Bush also played down the significance of a CIA report forecasting more difficulty in Iraq. "The CIA laid out several scenarios and said life could be lousy, life could be okay, life could be better, and they were just guessing as to what the conditions might be like," he said.
The confidential August report to policymakers, according to an administration official who described it yesterday, outlined three scenarios over the next 18 months: a period of "tenuous stability," a time of "further fragmentation and extremism" or a period of "trending to civil war."
Bush's rosy assessment of Iraq came after other leaders and diplomats offered more somber accounts in recent days. Iraqi Deputy Prime Minister Barham Salih, in an interview Monday with al-Arabiya television, said: "The past week has witnessed an escalation in the security problems, undoubtedly."
Tuesday, U.N. Secretary General Kofi Annan, who recently riled the administration by calling the Iraq war "illegal," offered milder criticism than he had in the past. But he warned that "the rule of law is at risk around the world," and that "at times even the necessary fight against terrorism is allowed to encroach unnecessarily on civil liberties."
Brazilian President Luiz Inacio Lula da Silva, who addressed the assembly before Bush, warned that "mankind is losing the fight for peace," adding: "The necessary fight against terrorism cannot be conceived strictly in military terms."

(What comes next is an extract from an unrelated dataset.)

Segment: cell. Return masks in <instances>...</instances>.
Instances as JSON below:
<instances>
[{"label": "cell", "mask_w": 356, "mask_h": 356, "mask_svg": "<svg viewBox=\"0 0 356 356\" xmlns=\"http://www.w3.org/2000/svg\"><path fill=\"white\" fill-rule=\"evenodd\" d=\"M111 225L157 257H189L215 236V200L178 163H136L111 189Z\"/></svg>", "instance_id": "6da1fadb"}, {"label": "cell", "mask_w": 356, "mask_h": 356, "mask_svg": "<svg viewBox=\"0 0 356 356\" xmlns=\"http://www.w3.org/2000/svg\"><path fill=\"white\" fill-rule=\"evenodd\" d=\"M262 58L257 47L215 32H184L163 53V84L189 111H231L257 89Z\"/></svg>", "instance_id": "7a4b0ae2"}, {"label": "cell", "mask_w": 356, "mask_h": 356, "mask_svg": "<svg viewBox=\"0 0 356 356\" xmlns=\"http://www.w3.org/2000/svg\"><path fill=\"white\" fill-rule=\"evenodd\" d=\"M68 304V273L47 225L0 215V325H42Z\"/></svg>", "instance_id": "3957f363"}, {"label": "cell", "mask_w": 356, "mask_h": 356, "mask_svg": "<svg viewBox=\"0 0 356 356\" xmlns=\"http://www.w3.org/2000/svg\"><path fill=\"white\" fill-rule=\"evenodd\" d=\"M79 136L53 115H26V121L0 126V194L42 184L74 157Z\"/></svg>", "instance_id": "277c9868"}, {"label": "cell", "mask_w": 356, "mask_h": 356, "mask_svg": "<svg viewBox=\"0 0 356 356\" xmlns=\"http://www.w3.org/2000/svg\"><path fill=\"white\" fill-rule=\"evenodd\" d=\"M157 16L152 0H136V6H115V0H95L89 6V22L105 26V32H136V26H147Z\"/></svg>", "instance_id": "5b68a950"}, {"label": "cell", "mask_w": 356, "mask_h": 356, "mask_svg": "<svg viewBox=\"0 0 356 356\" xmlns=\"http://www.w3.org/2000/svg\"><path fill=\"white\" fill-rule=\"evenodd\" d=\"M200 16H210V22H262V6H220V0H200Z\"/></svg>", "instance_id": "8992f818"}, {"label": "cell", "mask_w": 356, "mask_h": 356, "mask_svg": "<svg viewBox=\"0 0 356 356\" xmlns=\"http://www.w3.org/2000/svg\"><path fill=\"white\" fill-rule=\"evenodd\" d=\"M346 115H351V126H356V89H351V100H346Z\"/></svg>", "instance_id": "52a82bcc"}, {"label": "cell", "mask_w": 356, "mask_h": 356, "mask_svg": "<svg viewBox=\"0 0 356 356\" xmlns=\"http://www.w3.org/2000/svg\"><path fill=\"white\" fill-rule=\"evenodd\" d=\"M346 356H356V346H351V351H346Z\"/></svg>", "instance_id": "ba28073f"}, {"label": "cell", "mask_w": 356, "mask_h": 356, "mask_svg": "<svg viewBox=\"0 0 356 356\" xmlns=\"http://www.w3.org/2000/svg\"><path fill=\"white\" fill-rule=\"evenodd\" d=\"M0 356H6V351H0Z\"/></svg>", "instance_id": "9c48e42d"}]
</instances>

European leaders claimed some vindication of their view that Security Council approval was necessary for the Iraq war to succeed. "In hindsight, experience shows that actions taken without a mandate which has been clearly defined in a Security Council resolution are doomed to failure," President Joseph Deiss of Switzerland told the General Assembly.
But Bush received friendly words on Iraq from other quarters. Georgia's President Mikheil Saakashvili said his country cannot "afford to look the other way" and offered "to send fresh troops to Iraq to serve in the special protection force for the U.N. mission."

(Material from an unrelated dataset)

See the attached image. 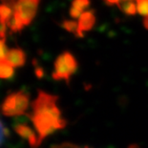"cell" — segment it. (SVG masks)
<instances>
[{"mask_svg": "<svg viewBox=\"0 0 148 148\" xmlns=\"http://www.w3.org/2000/svg\"><path fill=\"white\" fill-rule=\"evenodd\" d=\"M56 102L58 97L40 90L36 99L32 102V112L28 116L41 143L53 132L66 126V121Z\"/></svg>", "mask_w": 148, "mask_h": 148, "instance_id": "6da1fadb", "label": "cell"}, {"mask_svg": "<svg viewBox=\"0 0 148 148\" xmlns=\"http://www.w3.org/2000/svg\"><path fill=\"white\" fill-rule=\"evenodd\" d=\"M30 97L24 91L11 93L5 97L0 105V111L6 116L24 115L29 109Z\"/></svg>", "mask_w": 148, "mask_h": 148, "instance_id": "7a4b0ae2", "label": "cell"}, {"mask_svg": "<svg viewBox=\"0 0 148 148\" xmlns=\"http://www.w3.org/2000/svg\"><path fill=\"white\" fill-rule=\"evenodd\" d=\"M77 69V62L75 56L69 52H64L58 56L55 61V71L53 78L56 80H70Z\"/></svg>", "mask_w": 148, "mask_h": 148, "instance_id": "3957f363", "label": "cell"}, {"mask_svg": "<svg viewBox=\"0 0 148 148\" xmlns=\"http://www.w3.org/2000/svg\"><path fill=\"white\" fill-rule=\"evenodd\" d=\"M38 4L39 0H18L14 4V16L27 26L36 16Z\"/></svg>", "mask_w": 148, "mask_h": 148, "instance_id": "277c9868", "label": "cell"}, {"mask_svg": "<svg viewBox=\"0 0 148 148\" xmlns=\"http://www.w3.org/2000/svg\"><path fill=\"white\" fill-rule=\"evenodd\" d=\"M14 130L15 132L19 135L20 137H22L25 140H28L30 146L32 148H36L37 146L40 145L41 141L39 140L38 135L36 134L32 128L29 125H27L26 123H17L14 125Z\"/></svg>", "mask_w": 148, "mask_h": 148, "instance_id": "5b68a950", "label": "cell"}, {"mask_svg": "<svg viewBox=\"0 0 148 148\" xmlns=\"http://www.w3.org/2000/svg\"><path fill=\"white\" fill-rule=\"evenodd\" d=\"M96 23V16L94 11L85 12L81 14L78 21V34L77 37H83V33L90 31Z\"/></svg>", "mask_w": 148, "mask_h": 148, "instance_id": "8992f818", "label": "cell"}, {"mask_svg": "<svg viewBox=\"0 0 148 148\" xmlns=\"http://www.w3.org/2000/svg\"><path fill=\"white\" fill-rule=\"evenodd\" d=\"M6 60L14 67H22L26 63V53L19 48L10 49L6 56Z\"/></svg>", "mask_w": 148, "mask_h": 148, "instance_id": "52a82bcc", "label": "cell"}, {"mask_svg": "<svg viewBox=\"0 0 148 148\" xmlns=\"http://www.w3.org/2000/svg\"><path fill=\"white\" fill-rule=\"evenodd\" d=\"M14 75V69L10 62L6 59L0 60V78L3 79H9L12 78Z\"/></svg>", "mask_w": 148, "mask_h": 148, "instance_id": "ba28073f", "label": "cell"}, {"mask_svg": "<svg viewBox=\"0 0 148 148\" xmlns=\"http://www.w3.org/2000/svg\"><path fill=\"white\" fill-rule=\"evenodd\" d=\"M12 15V10L8 4L0 5V23L7 24L11 21Z\"/></svg>", "mask_w": 148, "mask_h": 148, "instance_id": "9c48e42d", "label": "cell"}, {"mask_svg": "<svg viewBox=\"0 0 148 148\" xmlns=\"http://www.w3.org/2000/svg\"><path fill=\"white\" fill-rule=\"evenodd\" d=\"M119 9H121V11L125 12L126 14L129 15H134L136 14V5L134 4L132 1H124L122 3H119Z\"/></svg>", "mask_w": 148, "mask_h": 148, "instance_id": "30bf717a", "label": "cell"}, {"mask_svg": "<svg viewBox=\"0 0 148 148\" xmlns=\"http://www.w3.org/2000/svg\"><path fill=\"white\" fill-rule=\"evenodd\" d=\"M61 27L70 33L75 34L77 36L78 34V23L73 20H65L62 22Z\"/></svg>", "mask_w": 148, "mask_h": 148, "instance_id": "8fae6325", "label": "cell"}, {"mask_svg": "<svg viewBox=\"0 0 148 148\" xmlns=\"http://www.w3.org/2000/svg\"><path fill=\"white\" fill-rule=\"evenodd\" d=\"M8 26L10 27V29L12 30V32L16 33V32H20V31L23 30L24 24L22 23L21 20H19L18 18H15L14 16L11 19V21L8 23Z\"/></svg>", "mask_w": 148, "mask_h": 148, "instance_id": "7c38bea8", "label": "cell"}, {"mask_svg": "<svg viewBox=\"0 0 148 148\" xmlns=\"http://www.w3.org/2000/svg\"><path fill=\"white\" fill-rule=\"evenodd\" d=\"M137 11L140 15L148 16V0H137Z\"/></svg>", "mask_w": 148, "mask_h": 148, "instance_id": "4fadbf2b", "label": "cell"}, {"mask_svg": "<svg viewBox=\"0 0 148 148\" xmlns=\"http://www.w3.org/2000/svg\"><path fill=\"white\" fill-rule=\"evenodd\" d=\"M89 5H90V0H73L72 8H74L75 10L82 12L83 10H85L86 8L89 7Z\"/></svg>", "mask_w": 148, "mask_h": 148, "instance_id": "5bb4252c", "label": "cell"}, {"mask_svg": "<svg viewBox=\"0 0 148 148\" xmlns=\"http://www.w3.org/2000/svg\"><path fill=\"white\" fill-rule=\"evenodd\" d=\"M9 135H10L9 130L5 127V125L3 124V122L1 121V119H0V146L4 143L6 138L9 137Z\"/></svg>", "mask_w": 148, "mask_h": 148, "instance_id": "9a60e30c", "label": "cell"}, {"mask_svg": "<svg viewBox=\"0 0 148 148\" xmlns=\"http://www.w3.org/2000/svg\"><path fill=\"white\" fill-rule=\"evenodd\" d=\"M9 50L6 46V39H0V60H4L6 59V56H7Z\"/></svg>", "mask_w": 148, "mask_h": 148, "instance_id": "2e32d148", "label": "cell"}, {"mask_svg": "<svg viewBox=\"0 0 148 148\" xmlns=\"http://www.w3.org/2000/svg\"><path fill=\"white\" fill-rule=\"evenodd\" d=\"M51 148H84V147L75 145V144H72V143H61V144L53 145Z\"/></svg>", "mask_w": 148, "mask_h": 148, "instance_id": "e0dca14e", "label": "cell"}, {"mask_svg": "<svg viewBox=\"0 0 148 148\" xmlns=\"http://www.w3.org/2000/svg\"><path fill=\"white\" fill-rule=\"evenodd\" d=\"M6 33H7V24L0 23V37H1V39L6 37Z\"/></svg>", "mask_w": 148, "mask_h": 148, "instance_id": "ac0fdd59", "label": "cell"}, {"mask_svg": "<svg viewBox=\"0 0 148 148\" xmlns=\"http://www.w3.org/2000/svg\"><path fill=\"white\" fill-rule=\"evenodd\" d=\"M81 14H82V12H80L79 11H77V10H75V9L74 8H72L70 9V15L73 18H77V17H80L81 16Z\"/></svg>", "mask_w": 148, "mask_h": 148, "instance_id": "d6986e66", "label": "cell"}, {"mask_svg": "<svg viewBox=\"0 0 148 148\" xmlns=\"http://www.w3.org/2000/svg\"><path fill=\"white\" fill-rule=\"evenodd\" d=\"M44 75V72H43V70L40 67H37V68H36V75L37 77H42V75Z\"/></svg>", "mask_w": 148, "mask_h": 148, "instance_id": "ffe728a7", "label": "cell"}, {"mask_svg": "<svg viewBox=\"0 0 148 148\" xmlns=\"http://www.w3.org/2000/svg\"><path fill=\"white\" fill-rule=\"evenodd\" d=\"M104 1H106L110 5H112V4H118V5H119V0H104Z\"/></svg>", "mask_w": 148, "mask_h": 148, "instance_id": "44dd1931", "label": "cell"}, {"mask_svg": "<svg viewBox=\"0 0 148 148\" xmlns=\"http://www.w3.org/2000/svg\"><path fill=\"white\" fill-rule=\"evenodd\" d=\"M143 26L145 29L148 30V16H146L145 18H144V20H143Z\"/></svg>", "mask_w": 148, "mask_h": 148, "instance_id": "7402d4cb", "label": "cell"}, {"mask_svg": "<svg viewBox=\"0 0 148 148\" xmlns=\"http://www.w3.org/2000/svg\"><path fill=\"white\" fill-rule=\"evenodd\" d=\"M123 1H131V0H123Z\"/></svg>", "mask_w": 148, "mask_h": 148, "instance_id": "603a6c76", "label": "cell"}, {"mask_svg": "<svg viewBox=\"0 0 148 148\" xmlns=\"http://www.w3.org/2000/svg\"><path fill=\"white\" fill-rule=\"evenodd\" d=\"M2 1H5V0H2ZM12 1H14V0H12Z\"/></svg>", "mask_w": 148, "mask_h": 148, "instance_id": "cb8c5ba5", "label": "cell"}]
</instances>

In a closed-door meeting with Annan, Bush underscored the importance of pressing for elections in Afghanistan and in Iraq during a discussion that also covered the Middle East conflict, Congo and Haiti. Annan has warned that the United Nations may not be able to endorse elections in Iraq if the violence continues at the current pace.
Secretary of State Colin L. Powell, who attended the meeting, also told Annan that United Nations must move more aggressively to ensure the deployment of thousands of African Union monitors in Darfur.
Staff writer Walter Pincus contributed to this report.